My Stringray 5 has a relatively narrow neck, much more so than a typical fender 5 for example. As far as fours, most J's have a very narrow neck, music man sterlings as well.


----------



## Skexis

Are we talking the width at the nut? If so there's a list on another forum that can be found by searching Google for "list of widths at nut. Would have linked it but I don't know whether that's allowed (on either forum).


----------



## A-Branger

in reality should be the width at the nut + string spacing in order to get the narrowest neck because as I mention before my current Ibanez bass has a nut width same as the SR line, but due to my string spacing is wider, I have a wider neck towards the high frets


----------



## eyeswide

WSchaferJR said:


> My Stringray 5 has a relatively narrow neck, much more so than a typical fender 5 for example. As far as fours, most J's have a very narrow neck, music man sterlings as well.



You can look up stats, on it, but from my experience, Sterlings feel thinner than J basses.


----------



## shredfreak

Narrow would be an ibanez GVB.
54mm at nut with 14mm string spacing for a 6 string. Not entirely sure but it doesn't get any more narrower then this.

It's mainly designed to play more chords wich is pretty much what gerald does in his style of playing. Definatly want to try that one out at some point since that spacing is stupidly narrow.

An alternative to stupidly narrow string spacing would be to buy a 4 string & drop in a kahler 2440 series 5 string bridge and have a nut adapted to 5 strings. That would pretty much achieve your goal in the simpelest matter imho.

On second though, since the 2440 bridge is modular you can keep it as a 4 string. and only need to buy a new nut to adapt to it. This would only limit you for choice of pickups being rail type pup's.

Although honestly said, unless you're going to play chord style like veasley, a narrow spacing like that is more of a curse then a blessing imho.


----------



## MajorTom

They are not cheap by anybodies standards, but they are one of the bass guitar manufacturers that have become an industry standard in all genres of music, and they are just as famous for the width of their nuts, as in how narrow they are, as they are for their legendary sound, Rickenbacker, the only real draw back with them is that it's quite hard to find five or six string Rickenbacker's, they all tend to be four strings, and did I mention that they where expensive, very expensive, their 4000 series, their most famous and popular line of bass guitars, and also what Lemmy used, retail for about as much as a custom made to you're very own spec, one off bass guitar would cost you, if it was made by a very well known, highly skilled and respected luthier.
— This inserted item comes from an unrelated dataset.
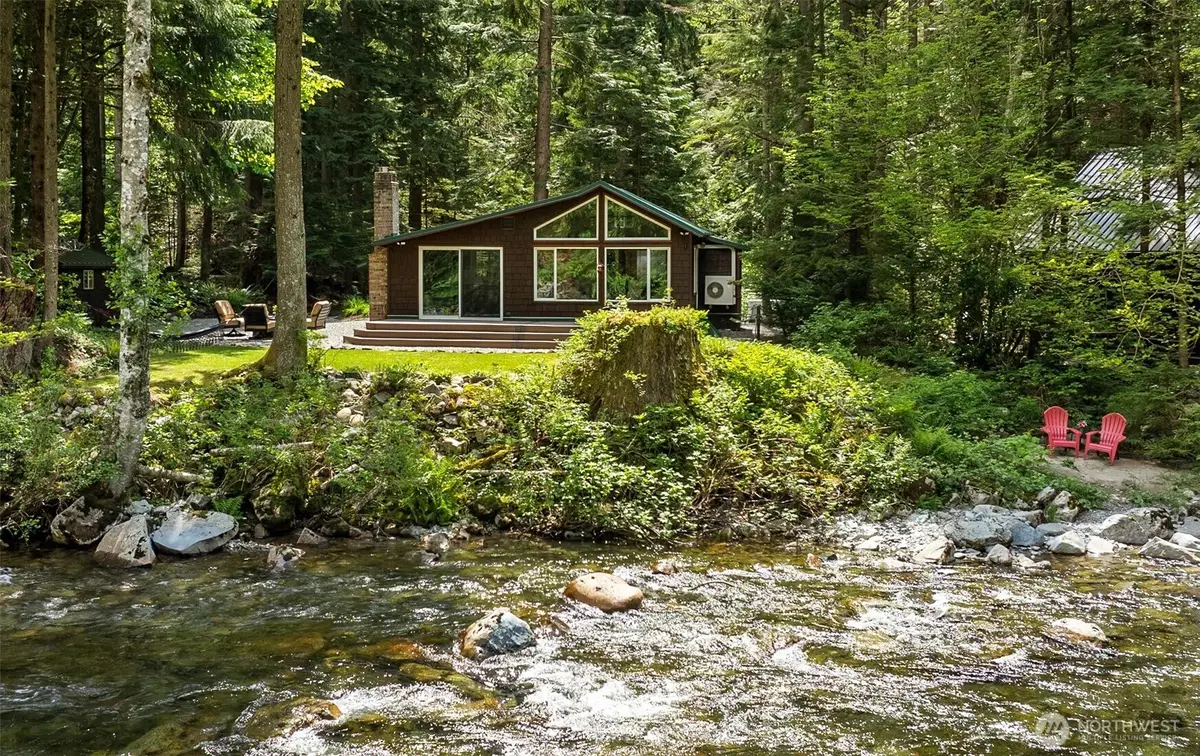 49522 SE 172nd Street, North Bend, WA 98045 - #1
But they are worth it, not just for their build quality but for their legendary sound as well.


----------



## LordCashew

The Peavey Cirrus is pretty narrow (and thin) at the nut. They're solid basses too. Not sure I'd use one for heavy music but it's been done...


----------



## HeHasTheJazzHands

I can be wrong, but I believe Dave Ellefson used Cirrus basses after he left Jackson, before he got his own custom Zodiacs.


----------



## LordCashew

HeHasTheJazzHands said:


> I can be wrong, but I believe Dave Ellefson used Cirrus basses after he left Jackson, before he got his own custom Zodiacs.



There you go. I think Rudy Sarzo used them too before getting a sig based on them. There's also the guy from Otep, if anyone's even heard of them...

The Cirrus is a really versatile bass, but for rock/metal I just prefer something with a natural focus in the low-mids.


----------